A equiparação de facções ao crime de terrorismo é uma bandeira de Derrite e da direita.

A ideia inicial era aprovar um projeto específico sobre isso. Com a decisão de Motta de escolher Derrite para relatar o projeto antifacção elaborado pelo governo Lula, o secretário de Segurança Pública de São Paulo —Derrite retomou provisoriamente o mandato na Câmara para comandar o projeto— tentou levar a tese para o texto.

Após criticas e pressão, ele recuou.

O PL (partido de Jair Bolsonaro) mantém a tentativa de equiparar as facções criminosas ao terrorismo e, para isso, apresentou um chamado destaque, que é a tentativa de alteração da proposta após a votação de seu mérito, a ser votado nesta terça.

Motta, contudo, rejeitou de ofício a votação desse destaque, também defendido pelo União Brasil, sob o argumento de que ele é inconstitucional.

"Essa presidência comunica ao plenário que não serão admitidos destaques que para fins de deliberação em plenário destaque que tem como objeto inclusão, modificação ou supressão de dispositivos relacionados à lei 13260/2016, Lei Antiterrorismo, no âmbito do projeto de Lei 5582/2025", disse o presidente da Câmara.

"O projeto de lei 5582/2025 possui objeto claro e delimitado em sua ementa e em seu conteúdo "dispor sobre o combate a organizações criminosas no país". Assim, o combate ao terrorismo disciplinado em legislação própria e dotado de regime jurídico específico não se insere no escopo material da preposição e não decorre da sua finalidade normativa", acrescentou.

Deputados de esquerda e de direita afirmavam que, devido à pressão popular, o destaque certamente seria aprovado caso fosse a voto.

A equiparação de facções a terrorismo sofre críticas do governo e da esquerda sob o argumento de que a medida é ineficaz no combate ao crime e ameaça a soberania nacional.

Derrite é cotado para a disputa do Senado ou do governo de São Paulo no caso de Tarcísio de Freitas (Republicanos) se lançar ao Palácio do Planalto.

O próprio Tarcísio participou de um podcast ao lado do secretário para defender a proposta de equiparar facções criminosas a organizações terroristas.

O discurso é encampado pela direita em alinhamento ao presidente dos Estados UnidosDonald Trump.
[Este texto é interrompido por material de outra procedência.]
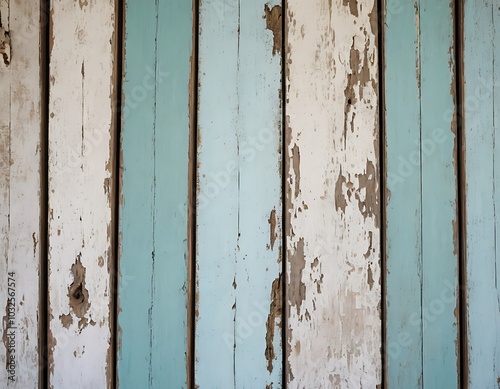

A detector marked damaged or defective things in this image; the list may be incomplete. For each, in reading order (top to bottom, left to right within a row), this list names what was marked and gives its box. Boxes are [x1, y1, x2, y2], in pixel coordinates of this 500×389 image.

O governo norte-americano tem justificado ações militares em território internacional, especialmente no mar do Caribe, sob o pretexto de combater o que chama de narcoterroristas.

Grupos terroristas tradicionalmente são movidos por questões políticas, ideológicas ou religiosas. Já facções como PCC (Primeiro Comando da Capital) e o Comando Vermelho visam o lucro.

O governo argumenta que classificá-las como terroristas sujeitará o Brasil a sanções de organismos internacionais, pode afastar investimentos do país e levar até a intervenção armada de outros países em território nacional, como os ataques dos Estados Unidos a barcos nos mares venezuelanos, sob acusação de integrarem cartéis de drogas (o que não ficou comprovado).

Outra crítica feita por especialistas, entre eles o promotor Lincoln Gakiya, especializado no combate ao PCC e outras organizações criminosas, é de que tornar facções grupos terroristas desmontará as investigações já em curso pelo Ministério Público e policiais estaduais, já que crimes de terrorismo são competência da Polícia Federal.